Radical changes to the structure of the UK recycling industry are being lobbied for across the board as the Government gets stuck into its biggest ever waste policy review.
Secretary of State for the Environment Margaret Beckett last week revealed that major changes could come from the five-year review of Waste Strategy 2000.
This has led to much debate throughout the sector as to what could and should be changed.
Councils and firms have been quick to tell the Government what needs to happen for the UK to achieve its recycling goals.
The Government launched Waste Strategy 2000 five years ago. That strategy is now undergoing its planned review, and Beckett has insisted the Government is open to ideas as it plots the way forward.
"I hope everyone will take the opportunity to look at the whole issue of waste-management so we can make progress," she told delegates at the Associate Parliament Sustainable Waste Group's Waste Strategy and New Technologies conference in London.

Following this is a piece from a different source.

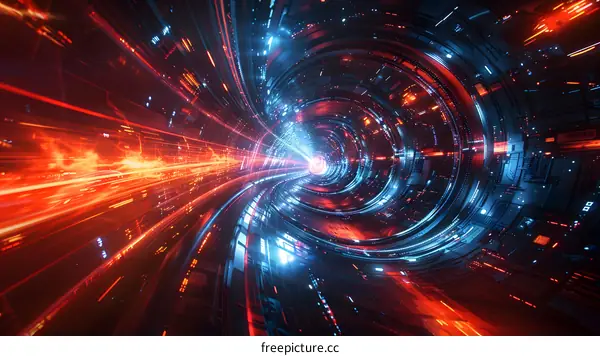 Blue and orange digital tunnel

Beckett added: "I'm certain the question of whether targets should be based on weight is exactly the kind of issue we will look at."
Essex County Councillor Kay Twitchen OBE believes weight-based targets should be replaced by an innovative points system.

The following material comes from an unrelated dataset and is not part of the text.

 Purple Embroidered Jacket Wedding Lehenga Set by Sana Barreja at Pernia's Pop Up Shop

"Weight-based targets have led councils to turn to green waste, as they can collect massive tonnages of it and it is easy to compost," she explained.
"But people who used to leave their green waste in their garden or have home composters started leaving it out for collection.
"So we have increased the total waste stream and not taken as much waste from landfill as the figures suggest.
"It would be better if targets were more complex. There should be a points system whereby materials with higher environmental impact are worth more points when they are recycled.
"So, for example, a tonne of paper could be worth one point, and a tonne of plastics 10 points. Materials could be worth different amounts in different parts of the country, to take into account specific needs and circumstances.
"Weight-based targets are a blunt tool that have worked to get us into the recycling habit. Now we need something more sophisticated. We have to remember we are doing this for the environment."
Onyx Environmental Group chief executive Cyrille du Peloux agreed that weight-based targets were not ideal, but had more pressing issues.
"The topic of commercial and industrial waste must be taken into consideration, and the landscape for treating hazardous waste needs to be opened up," he insisted.
"The Government should also take this chance to make the planning approval system quicker and more reliable.
"Private Finance Initiatives should also be easier to understand - we need to know what contractual framework is most acceptable so we know what we need to do to get finance. Banks want predictability.
"This policy review should make clear that energy-from-waste is acceptable and that we need more facilities. There needs to be a public awareness campaign to dispel the myth of health problems."
Beckett said at the conference: "The role of new technologies is an important one. It is vital that we deliver real improvements in waste management so that we meet the challenges of the future.
"We are addressing concerns that the planning system will not allow for the kind of growth in infrastructure that we need."